Me and Earl and the Dying Girl is one of those films which has been rather well-reviewed elsewhere, something which will no doubt be of great consolation to the producers as they consider the $1.3m shortfall in the film's takings compared to its budget. In short, it's clearly connected much better with critics than it has with the mainstream audience, and it is a little difficult to see why this should be.

It is certainly an extremely well-acted film, with performances from the trio of leads that would definitely be called star-making had the film been a bigger success. Olivia Cooke has impressed me in a couple of good genre movies in the past; she is equally good here in something much less genre-oriented. The film also contains some lovely miniatures, in the form of the supporting performances from Jon Bernthal, Molly Shannon, and the ever-reliable Nick Offerman.

And, I suppose, the film is filled with a kind of knowing wit and cine-literacy than seems practically machine-tooled to make critics fall in love with it. This may be a combination of high school comedy, tear jerker, and bildungsroman, but it's one which is stuffed with references to Werner Herzog documentaries, Stanley Kubrick movies, various raves from world cinema, and so on. (Speaking personally, I'm finding it almost impossible to be less than lavish in my praise for a film which – for crying out loud – includes homages to Peeping Tom and the fifth ever Doctor Who cliffhanger, in the same shot.)

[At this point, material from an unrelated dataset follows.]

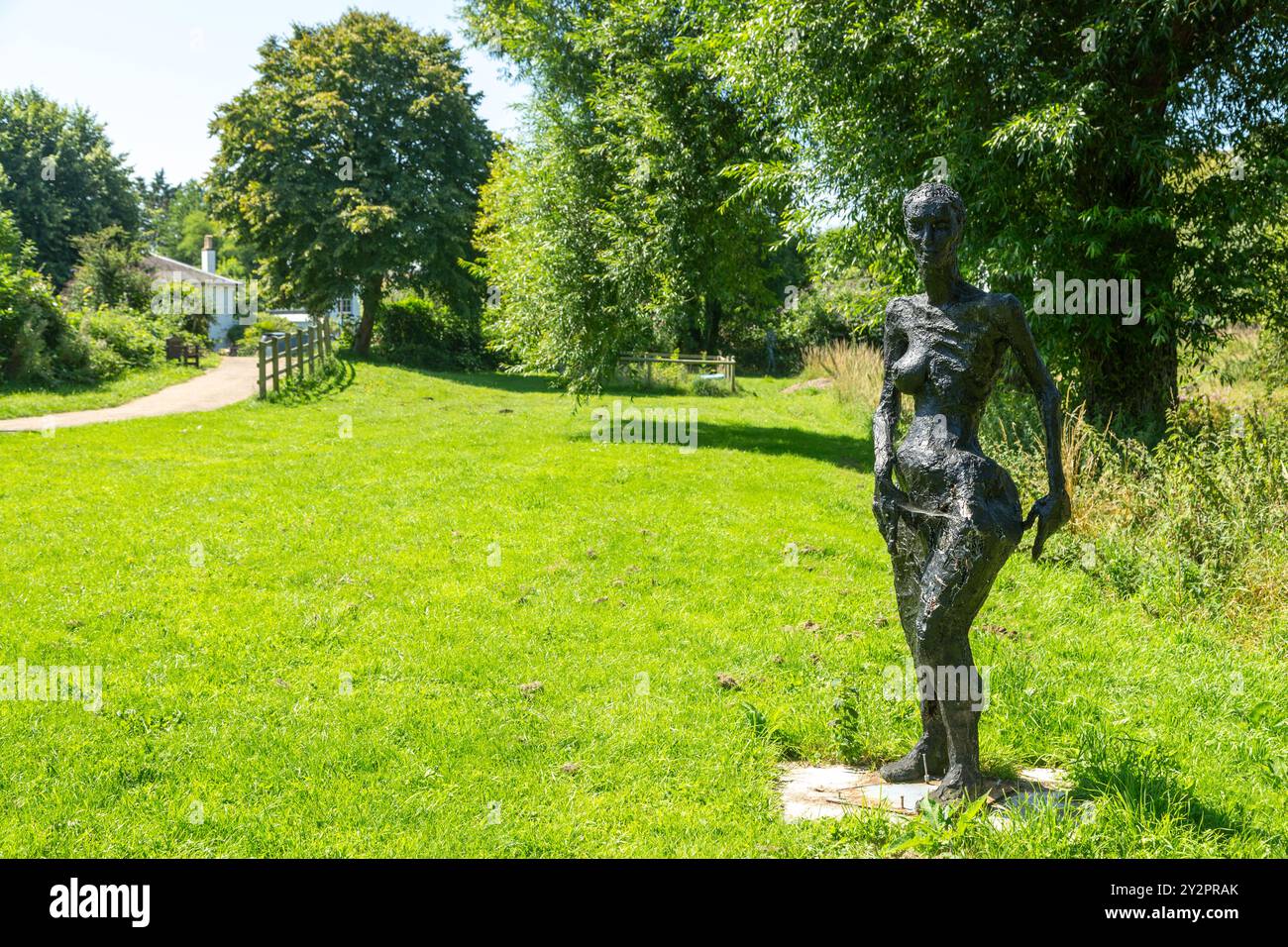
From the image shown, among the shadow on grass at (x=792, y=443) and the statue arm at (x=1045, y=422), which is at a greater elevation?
the statue arm at (x=1045, y=422)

On the other hand, though, once you get past all the film references and dry humour there's not a very great deal here that you haven't seen before – and as the film goes on it does turn into something more approaching a conventional tear jerker. Rachel's leukemia is of the photogenic, soft-focus, cinematic kind, of course.

And perhaps it's here that the film's calculatedly awkward and gauche stylings perhaps start to work against it – that title, as well as several other things which are present, appear to be an attempt to stop the film from becoming too sappy and sentimental, to position it as something more elevated – hip, but in an emotionally committed kind of way. Personally I thought the film made a pretty good fist of this, but it may be that the audience that turned out in droves for an unashamedly sentimental weepie like The Fault In Our Stars didn't much care for Me and Earl and the Dying Girl's mock-cynicism, barely convincing though it is. (They probably didn't go a bundle for the Werner Herzog references either, come to think of it.)

Certainly, I enjoyed the film a lot – there is much talent and inventiveness on display, along with some genuinely surprising moments – but, certainly as it went on, I found it wasn't quite having the emotional impact on me that I'd expected, or that the makers would have hoped for. I could appreciate the skill and artistry that had gone into it, but the very nature of the thing as something so clever and knowing and aware of itself stopped me from making a genuine emotional connection with it – which is ironic, given that this kind of situation is on one level what the film is actually about. Still, it's a carefully assembled package that has enough sincerity not to feel actually manipulative.